Americans waited until the last minute to buy holiday gifts, but retailers weren't prepared for the spike.

Heavy spending in the final days of the mostly lackluster season sent sales up 3.5 percent between Nov. 1 and Tuesday, according to MasterCard Advisors SpendingPulse, which tracks payments but doesn't give dollar figures.

Online shopping led the uptick, with spending up 10 percent to $38.91 billion between Nov. 2 and Sunday, research firm comScore said.

"We always have last-minute Charlies, but this year even people who normally complete shopping earlier completed shopping later," said Marshal Cohen, chief retail analyst at NPD Group.

But the late surge caught companies off guard.
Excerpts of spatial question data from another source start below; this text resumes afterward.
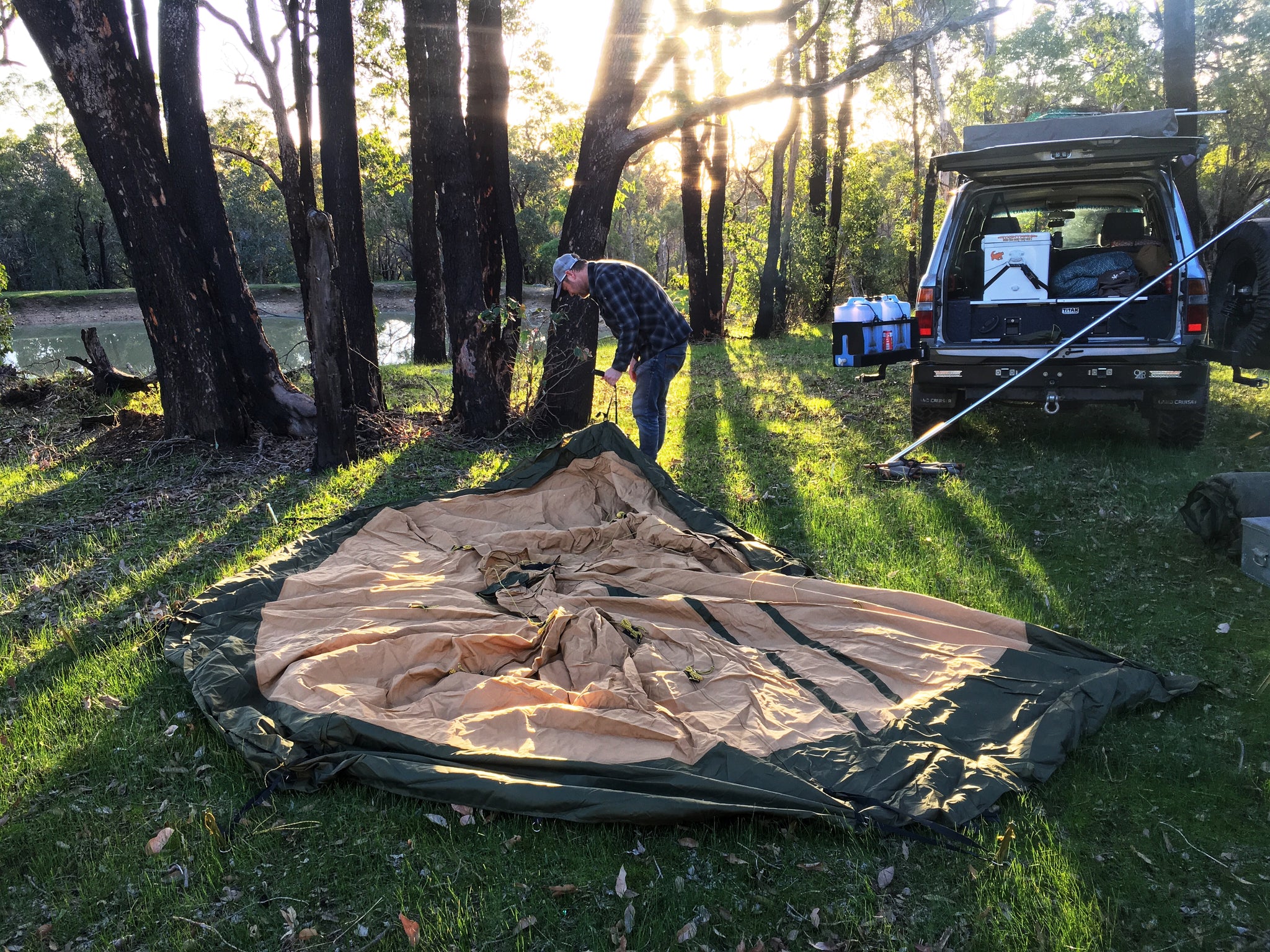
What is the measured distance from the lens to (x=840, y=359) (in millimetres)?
7324

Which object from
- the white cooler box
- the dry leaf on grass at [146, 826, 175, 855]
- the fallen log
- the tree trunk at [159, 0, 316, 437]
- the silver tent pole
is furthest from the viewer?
the fallen log

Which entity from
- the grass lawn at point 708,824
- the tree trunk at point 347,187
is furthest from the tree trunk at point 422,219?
the grass lawn at point 708,824

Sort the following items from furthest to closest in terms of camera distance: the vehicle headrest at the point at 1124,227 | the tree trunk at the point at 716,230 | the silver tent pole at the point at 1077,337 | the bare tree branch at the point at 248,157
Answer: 1. the tree trunk at the point at 716,230
2. the bare tree branch at the point at 248,157
3. the vehicle headrest at the point at 1124,227
4. the silver tent pole at the point at 1077,337

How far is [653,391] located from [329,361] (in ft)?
9.94

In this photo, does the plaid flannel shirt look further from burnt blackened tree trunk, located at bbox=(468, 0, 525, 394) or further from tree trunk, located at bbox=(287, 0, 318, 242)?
tree trunk, located at bbox=(287, 0, 318, 242)

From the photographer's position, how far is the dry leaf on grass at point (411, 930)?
237 centimetres

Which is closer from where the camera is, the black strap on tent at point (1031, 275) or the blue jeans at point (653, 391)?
the blue jeans at point (653, 391)

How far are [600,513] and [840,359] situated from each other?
299cm

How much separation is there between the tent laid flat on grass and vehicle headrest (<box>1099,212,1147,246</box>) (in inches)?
213

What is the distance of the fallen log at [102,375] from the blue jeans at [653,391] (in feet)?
26.5

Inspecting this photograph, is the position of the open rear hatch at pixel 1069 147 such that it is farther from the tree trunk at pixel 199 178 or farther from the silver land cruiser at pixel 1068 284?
the tree trunk at pixel 199 178

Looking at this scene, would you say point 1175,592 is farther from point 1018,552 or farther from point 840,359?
point 840,359

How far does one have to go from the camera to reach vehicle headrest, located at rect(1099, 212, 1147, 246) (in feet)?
25.0

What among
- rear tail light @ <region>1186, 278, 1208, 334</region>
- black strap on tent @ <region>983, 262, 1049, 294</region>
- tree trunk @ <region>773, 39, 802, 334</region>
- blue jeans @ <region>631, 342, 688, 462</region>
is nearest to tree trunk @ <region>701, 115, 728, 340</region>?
tree trunk @ <region>773, 39, 802, 334</region>
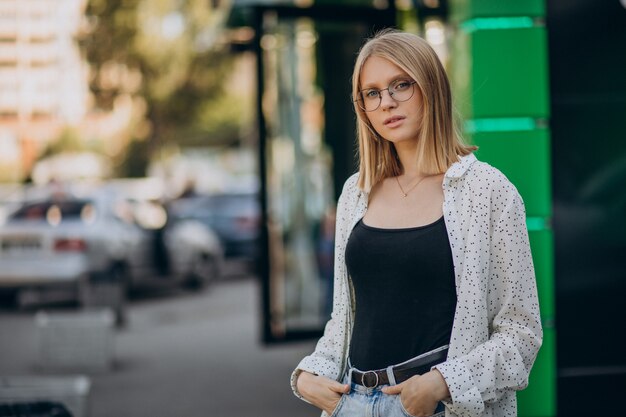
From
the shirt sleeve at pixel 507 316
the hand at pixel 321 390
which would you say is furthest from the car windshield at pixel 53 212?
the shirt sleeve at pixel 507 316

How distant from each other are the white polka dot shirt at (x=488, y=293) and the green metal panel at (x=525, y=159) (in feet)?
9.06

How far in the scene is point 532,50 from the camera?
17.0ft

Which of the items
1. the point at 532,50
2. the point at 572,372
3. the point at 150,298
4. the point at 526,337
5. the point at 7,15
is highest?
the point at 7,15

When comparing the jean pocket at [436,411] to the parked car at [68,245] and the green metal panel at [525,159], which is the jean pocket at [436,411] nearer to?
the green metal panel at [525,159]

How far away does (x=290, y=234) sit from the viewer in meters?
9.63

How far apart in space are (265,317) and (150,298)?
706cm

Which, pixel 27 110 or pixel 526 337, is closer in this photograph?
pixel 526 337

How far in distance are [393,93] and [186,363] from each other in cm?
738

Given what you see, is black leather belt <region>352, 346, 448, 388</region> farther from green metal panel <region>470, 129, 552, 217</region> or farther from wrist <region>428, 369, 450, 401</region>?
green metal panel <region>470, 129, 552, 217</region>

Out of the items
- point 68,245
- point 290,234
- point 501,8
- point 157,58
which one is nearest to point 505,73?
point 501,8

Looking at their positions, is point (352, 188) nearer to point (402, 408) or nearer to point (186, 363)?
point (402, 408)

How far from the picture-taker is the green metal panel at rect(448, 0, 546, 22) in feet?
16.9

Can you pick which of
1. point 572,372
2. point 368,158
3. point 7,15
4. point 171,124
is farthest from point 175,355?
point 7,15

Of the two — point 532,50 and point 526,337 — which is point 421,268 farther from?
point 532,50
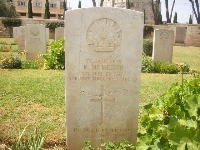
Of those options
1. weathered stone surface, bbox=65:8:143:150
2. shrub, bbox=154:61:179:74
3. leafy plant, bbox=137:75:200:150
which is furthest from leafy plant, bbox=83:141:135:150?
shrub, bbox=154:61:179:74

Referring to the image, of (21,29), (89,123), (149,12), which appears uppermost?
(149,12)

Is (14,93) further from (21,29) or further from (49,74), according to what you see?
(21,29)

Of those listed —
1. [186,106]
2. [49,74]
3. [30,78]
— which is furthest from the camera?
[49,74]

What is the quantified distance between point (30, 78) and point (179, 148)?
7.61m

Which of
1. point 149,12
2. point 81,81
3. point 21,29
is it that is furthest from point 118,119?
point 149,12

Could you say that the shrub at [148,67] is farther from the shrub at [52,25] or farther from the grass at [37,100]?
the shrub at [52,25]

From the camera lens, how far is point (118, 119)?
146 inches

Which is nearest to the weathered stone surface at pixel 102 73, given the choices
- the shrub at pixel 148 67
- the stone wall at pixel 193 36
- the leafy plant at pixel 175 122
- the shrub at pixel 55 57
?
the leafy plant at pixel 175 122

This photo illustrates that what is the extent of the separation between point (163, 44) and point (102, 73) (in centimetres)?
971

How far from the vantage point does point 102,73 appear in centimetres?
357

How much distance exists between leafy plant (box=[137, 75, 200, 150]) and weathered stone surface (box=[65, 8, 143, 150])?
0.73 metres

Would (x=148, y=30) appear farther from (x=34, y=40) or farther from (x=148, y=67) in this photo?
(x=34, y=40)

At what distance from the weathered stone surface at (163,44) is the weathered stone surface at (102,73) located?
9.40m

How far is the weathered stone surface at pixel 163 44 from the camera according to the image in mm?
12547
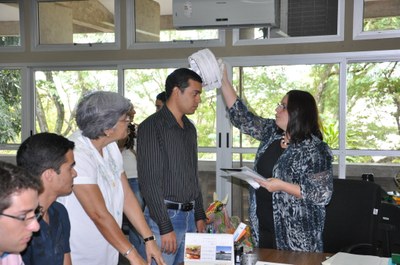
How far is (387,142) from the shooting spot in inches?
181

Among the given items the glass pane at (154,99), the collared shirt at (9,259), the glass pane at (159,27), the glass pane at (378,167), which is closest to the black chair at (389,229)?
the glass pane at (378,167)

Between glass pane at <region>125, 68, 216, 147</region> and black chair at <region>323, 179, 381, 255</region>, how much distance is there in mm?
2387

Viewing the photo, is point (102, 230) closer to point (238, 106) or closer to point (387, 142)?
point (238, 106)

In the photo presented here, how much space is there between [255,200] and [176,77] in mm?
831

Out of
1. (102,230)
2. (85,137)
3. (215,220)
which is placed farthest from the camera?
(215,220)

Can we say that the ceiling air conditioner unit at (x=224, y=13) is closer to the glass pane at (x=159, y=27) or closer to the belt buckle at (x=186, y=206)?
the glass pane at (x=159, y=27)

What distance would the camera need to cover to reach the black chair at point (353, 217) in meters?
2.68

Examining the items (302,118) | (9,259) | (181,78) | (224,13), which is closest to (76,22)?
(224,13)

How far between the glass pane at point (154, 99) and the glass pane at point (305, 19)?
3.37 feet

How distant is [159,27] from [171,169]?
2973 millimetres

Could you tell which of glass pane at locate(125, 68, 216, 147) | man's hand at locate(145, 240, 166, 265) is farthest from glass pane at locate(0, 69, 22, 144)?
man's hand at locate(145, 240, 166, 265)

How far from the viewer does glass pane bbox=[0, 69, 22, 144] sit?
5602 millimetres

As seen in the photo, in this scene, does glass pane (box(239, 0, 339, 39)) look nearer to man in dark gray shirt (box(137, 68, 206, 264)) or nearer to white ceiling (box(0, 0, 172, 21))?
white ceiling (box(0, 0, 172, 21))

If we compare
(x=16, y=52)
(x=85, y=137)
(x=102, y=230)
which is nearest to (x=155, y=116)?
(x=85, y=137)
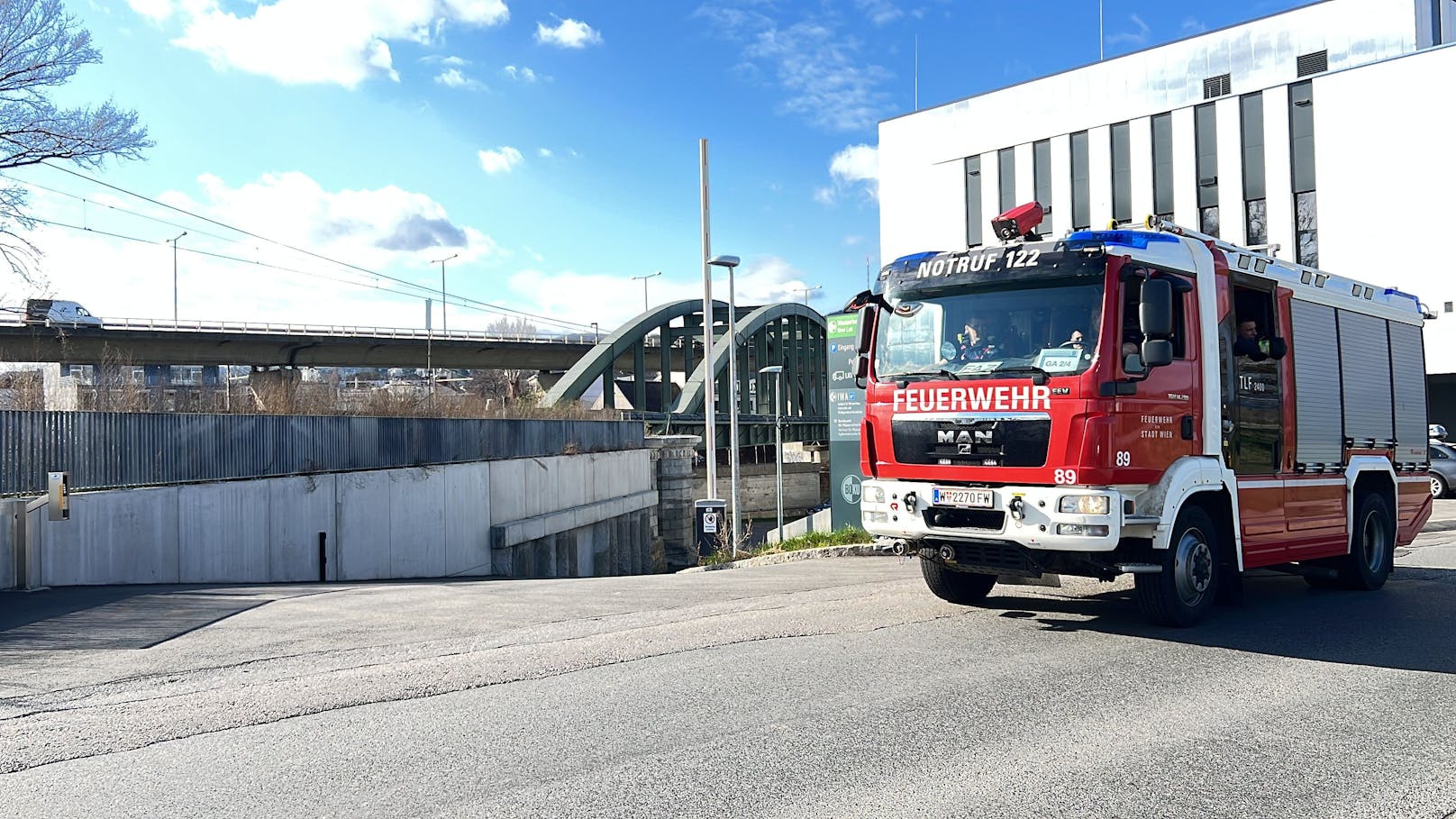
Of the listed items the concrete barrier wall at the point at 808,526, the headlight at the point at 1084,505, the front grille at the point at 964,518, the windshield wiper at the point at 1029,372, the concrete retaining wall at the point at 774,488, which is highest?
the windshield wiper at the point at 1029,372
UPS and FedEx failed to deliver some packages by Christmas due to a combination of poor weather and overloaded systems.

Amazon is offering customers with delayed shipments a refund on their shipping charges and $20 toward a future purchase.Other retailers such as Macy's said they were still looking into the situation.

The last-minute surge this year solidifies the increasing popularity of online shopping, which accounts for about 10 percent of sales during the last three months of the year. But it also underscores the challenges that companies face delivering on the experience, particularly during the holiday season.

Analysts say FedEx and UPS typically work closely with big retailers, trying to get a sense of what the volume of packages will be during peak times like the holiday season. But this year, David Vernon, an analyst at Sanford C. Bernstein, said weather played a role. The early December ice storms in Dallas could have hurt operations, he said, and packages can start to accumulate. And that got compounded this year by a late surge in shipments, he said.

Another problem was the growing popularity of retailers offering free shipping. Amazon, for one, has a two-day free shipping offer that comes with its $79 annual Prime membership. Just in the third week of December, more than 1 million people signed up for the program, the company said.

"Frankly, the right hand wasn't talking to the left," said Forrester analyst Sucharita Mulpuru. "The marketing teams of a lot of web retailers (offering free shipping) were not talking to the operations and supply chain teams."

The delays could be a public relations headache, said Jeremy Robinson-Leon, CEO of Group Gordon, a corporate and crisis PR firm.

"It is a major problem for UPS and FedEx," he said. "The central pillar of their business is a perception of reliability with their customers."

Others say people will still buy online. "Consumers tend to have a short memory, especially if you fast forward to another year," said Andrew Lipsman, vice president of industry analysis for comScore.

Some shoppers are taking delays in stride. Traci Arbios of Clovis, Calif., did about 90 percent of her shopping online. Most items included free shipping and everything arrived on time except one.

"Everything arrived on time except this one item, it's not going to stop me from shopping online," she said.